# [Gezeigter Text]
┌────────
Ägypten arbeitet jüngere Vergangenheit auf
20. April 2011Vor einigen Monaten wäre dies noch unmöglich gewesen. Ungeschminkt benennt die mit Richtern besetzte Untersuchungskommission den gestürzten Präsidenten Husni Mubarak als einen Verantwortlichen für die Toten während der Proteste im Januar und Februar. Der Generalsekretär der Kommission, Richter Omar Marwan, nannte am Dienstag (19.04.2011) die Zahlen. Bei der Vorstellung eines Berichts zur Gewalt gegen die Demonstranten, sagte er, es seien während der 18-tägigen Proteste, die am 11. Februar schließlich zum Rücktritt Mubaraks führten, insgesamt 846 Zivilisten und 26 Polizisten getötet worden. Diese Zahlen sind doppelt so hoch wie bisherige Schätzungen. Zuvor waren die Behörden von 365 Todesopfern ausgegangen.
└────────
# [Arbeitsaufträge]
A) Wie viele Polizisten kamen laut der Meldung über die ägyptische Untersuchungskommission während der Proteste ums Leben?
B) Schreib die Meldung über die ägyptische Untersuchungskommission im Anschluss an ihren letzten Satz weiter.

(Datensätze mit Fragen zu Szenen)
┌────────
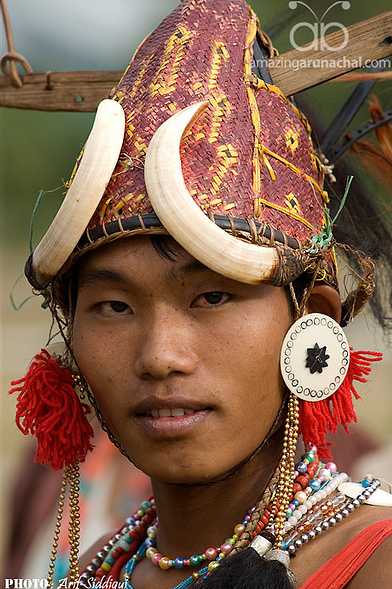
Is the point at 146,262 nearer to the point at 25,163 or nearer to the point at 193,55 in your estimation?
the point at 193,55

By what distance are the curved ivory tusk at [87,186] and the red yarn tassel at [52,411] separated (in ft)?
1.44

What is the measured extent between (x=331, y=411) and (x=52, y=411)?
31.5 inches

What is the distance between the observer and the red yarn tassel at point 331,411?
2830 millimetres

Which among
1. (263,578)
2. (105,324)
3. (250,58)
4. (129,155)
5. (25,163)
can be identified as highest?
(25,163)

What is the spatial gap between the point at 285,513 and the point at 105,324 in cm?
67

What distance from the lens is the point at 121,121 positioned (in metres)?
2.79

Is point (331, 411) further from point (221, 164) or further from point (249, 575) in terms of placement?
point (221, 164)

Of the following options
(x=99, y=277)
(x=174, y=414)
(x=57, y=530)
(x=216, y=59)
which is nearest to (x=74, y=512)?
(x=57, y=530)

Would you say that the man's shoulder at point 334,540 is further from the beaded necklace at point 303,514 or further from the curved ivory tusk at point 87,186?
the curved ivory tusk at point 87,186

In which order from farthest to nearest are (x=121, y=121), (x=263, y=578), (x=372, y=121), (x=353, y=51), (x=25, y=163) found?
(x=25, y=163) < (x=372, y=121) < (x=353, y=51) < (x=121, y=121) < (x=263, y=578)

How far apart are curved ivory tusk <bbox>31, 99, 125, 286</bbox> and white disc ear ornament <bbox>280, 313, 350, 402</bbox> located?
603 millimetres

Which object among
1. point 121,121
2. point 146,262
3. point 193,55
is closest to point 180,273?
point 146,262

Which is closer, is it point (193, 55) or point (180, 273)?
point (180, 273)

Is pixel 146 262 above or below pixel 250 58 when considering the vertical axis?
below
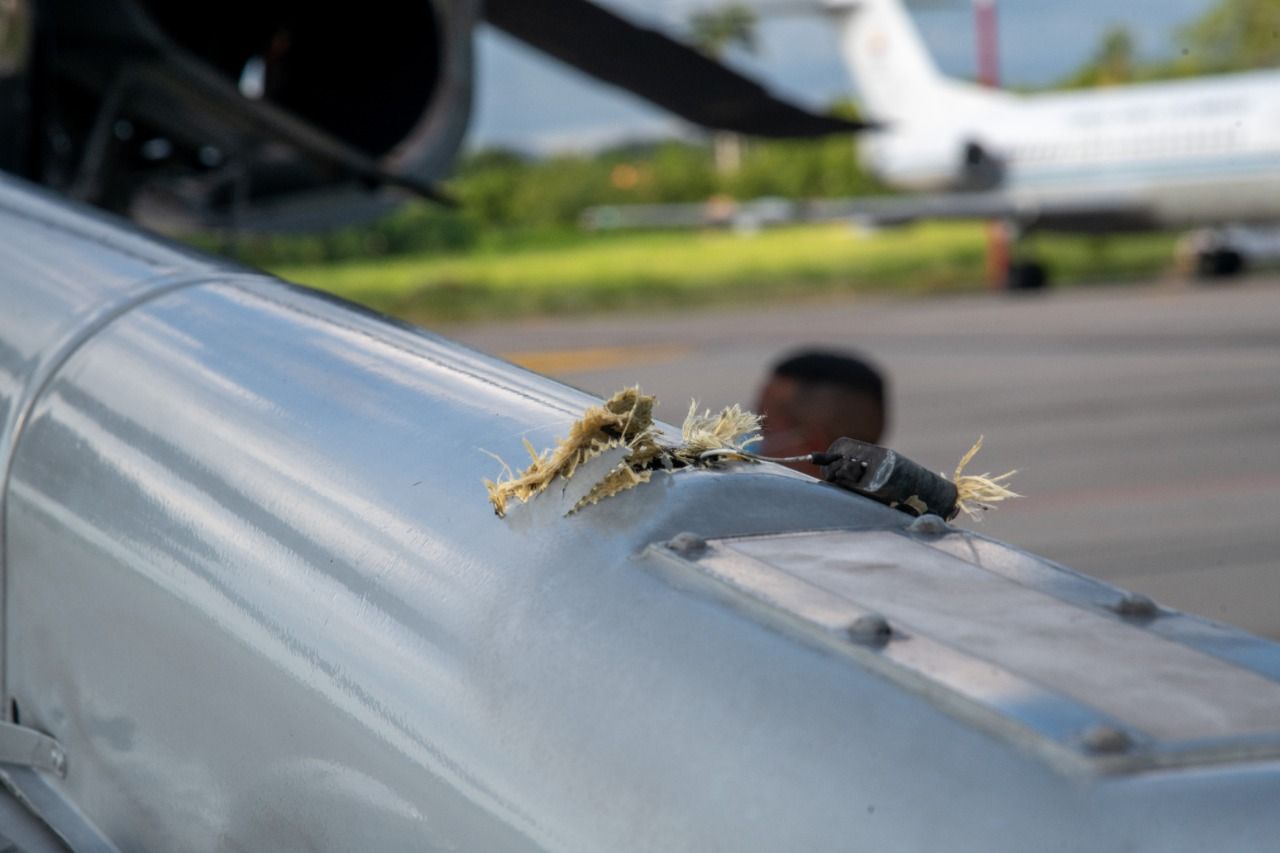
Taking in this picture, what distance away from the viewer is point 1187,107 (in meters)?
25.6

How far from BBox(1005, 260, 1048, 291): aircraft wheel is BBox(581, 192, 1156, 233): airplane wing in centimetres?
157

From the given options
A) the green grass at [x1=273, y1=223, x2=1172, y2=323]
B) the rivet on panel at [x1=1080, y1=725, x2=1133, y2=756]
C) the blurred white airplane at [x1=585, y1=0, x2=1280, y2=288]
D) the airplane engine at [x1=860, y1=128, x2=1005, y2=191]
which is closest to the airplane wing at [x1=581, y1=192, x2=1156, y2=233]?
the blurred white airplane at [x1=585, y1=0, x2=1280, y2=288]

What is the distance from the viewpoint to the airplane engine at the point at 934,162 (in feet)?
94.9

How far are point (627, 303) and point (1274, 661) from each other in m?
26.9

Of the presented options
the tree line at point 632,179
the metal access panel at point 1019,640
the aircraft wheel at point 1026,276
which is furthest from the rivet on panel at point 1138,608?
the tree line at point 632,179

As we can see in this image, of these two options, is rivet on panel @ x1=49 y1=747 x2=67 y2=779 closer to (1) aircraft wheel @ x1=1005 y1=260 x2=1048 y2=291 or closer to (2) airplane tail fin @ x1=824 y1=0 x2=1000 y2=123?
(1) aircraft wheel @ x1=1005 y1=260 x2=1048 y2=291

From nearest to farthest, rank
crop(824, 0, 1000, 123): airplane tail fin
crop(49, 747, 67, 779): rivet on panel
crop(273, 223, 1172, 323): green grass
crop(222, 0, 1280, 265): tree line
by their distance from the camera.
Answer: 1. crop(49, 747, 67, 779): rivet on panel
2. crop(273, 223, 1172, 323): green grass
3. crop(824, 0, 1000, 123): airplane tail fin
4. crop(222, 0, 1280, 265): tree line

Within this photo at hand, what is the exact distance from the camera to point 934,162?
2969 centimetres

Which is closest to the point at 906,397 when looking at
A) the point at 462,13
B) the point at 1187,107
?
the point at 462,13

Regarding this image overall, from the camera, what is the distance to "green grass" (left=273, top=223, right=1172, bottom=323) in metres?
27.7

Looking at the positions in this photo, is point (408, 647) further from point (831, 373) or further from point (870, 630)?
point (831, 373)

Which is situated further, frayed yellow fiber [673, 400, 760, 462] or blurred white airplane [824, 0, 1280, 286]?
blurred white airplane [824, 0, 1280, 286]

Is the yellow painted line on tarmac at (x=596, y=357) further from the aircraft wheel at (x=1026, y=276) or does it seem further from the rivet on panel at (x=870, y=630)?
the rivet on panel at (x=870, y=630)

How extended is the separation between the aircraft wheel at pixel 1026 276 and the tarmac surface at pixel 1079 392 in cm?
80
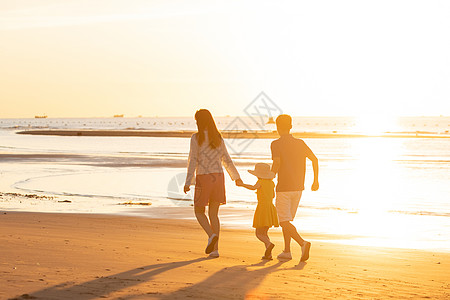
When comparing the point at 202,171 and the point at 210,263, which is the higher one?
the point at 202,171

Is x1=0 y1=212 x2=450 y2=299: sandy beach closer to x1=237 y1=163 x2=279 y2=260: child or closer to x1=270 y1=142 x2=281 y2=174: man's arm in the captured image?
x1=237 y1=163 x2=279 y2=260: child

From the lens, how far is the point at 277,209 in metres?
8.60

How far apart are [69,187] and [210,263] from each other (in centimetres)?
1494

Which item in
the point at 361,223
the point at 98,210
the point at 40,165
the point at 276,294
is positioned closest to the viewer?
the point at 276,294

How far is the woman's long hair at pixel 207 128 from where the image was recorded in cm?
854

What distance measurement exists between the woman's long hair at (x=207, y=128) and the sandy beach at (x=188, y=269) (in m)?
1.59

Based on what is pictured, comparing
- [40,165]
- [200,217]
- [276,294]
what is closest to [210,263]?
[200,217]

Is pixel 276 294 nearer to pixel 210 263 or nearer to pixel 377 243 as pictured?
pixel 210 263

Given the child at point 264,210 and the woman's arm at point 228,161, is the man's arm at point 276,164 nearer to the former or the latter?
the child at point 264,210

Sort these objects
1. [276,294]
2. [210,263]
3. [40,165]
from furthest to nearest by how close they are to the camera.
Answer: [40,165] → [210,263] → [276,294]

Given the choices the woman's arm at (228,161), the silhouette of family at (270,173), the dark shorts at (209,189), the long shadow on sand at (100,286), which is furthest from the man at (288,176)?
the long shadow on sand at (100,286)

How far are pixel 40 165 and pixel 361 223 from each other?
77.2ft

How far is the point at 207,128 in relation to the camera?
8547 millimetres

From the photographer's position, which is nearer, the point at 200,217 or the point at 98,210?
the point at 200,217
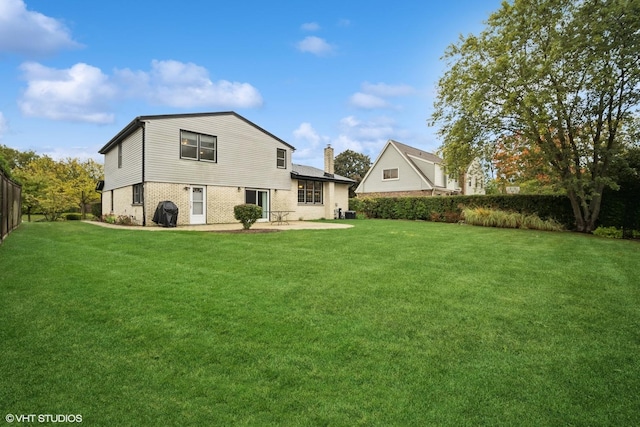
└────────
# [Schriftliche Antworten]
A) 26 Polizisten.

B)
Mubarak gab Befehl für Schusswaffeneinsatz
Die Kommission wirft der Polizei in dem Bericht zudem exzessiven Einsatz von Gewalt gegen die Demonstranten vor. Demnach schoss sie auch auf Anwohner, die aus Fenstern und von Balkonen die Proteste filmten. Es sei bestätigt worden, dass es für den Einsatz scharfer Munition einer vorherigen Erlaubnis von Mubarak bedurft hätte, sagte Marwan. Die Tatsache, dass die Schützen auch nach Tagen nicht zur Rechenschaft gezogen worden seien, bestätige die Billigung und Verantwortung des damaligen Präsidenten, sagte Marwan.
Dem Bericht zufolge wurden die meisten Opfer am Kopf oder in der Brust getroffen, was auf den Einsatz von Scharfschützen hindeute. Es seien Mitglieder der Anti-Terror-Kräfte des inzwischen aufgelösten Staatssicherheitsdienstes gegen die Demonstranten eingesetzt worden, sagte Marwan. Der Bericht stützt sich auf Aussagen von Beamten und Augenzeugen, sowie Videomaterial und Aufnahmen von Personen, die vor Ort waren.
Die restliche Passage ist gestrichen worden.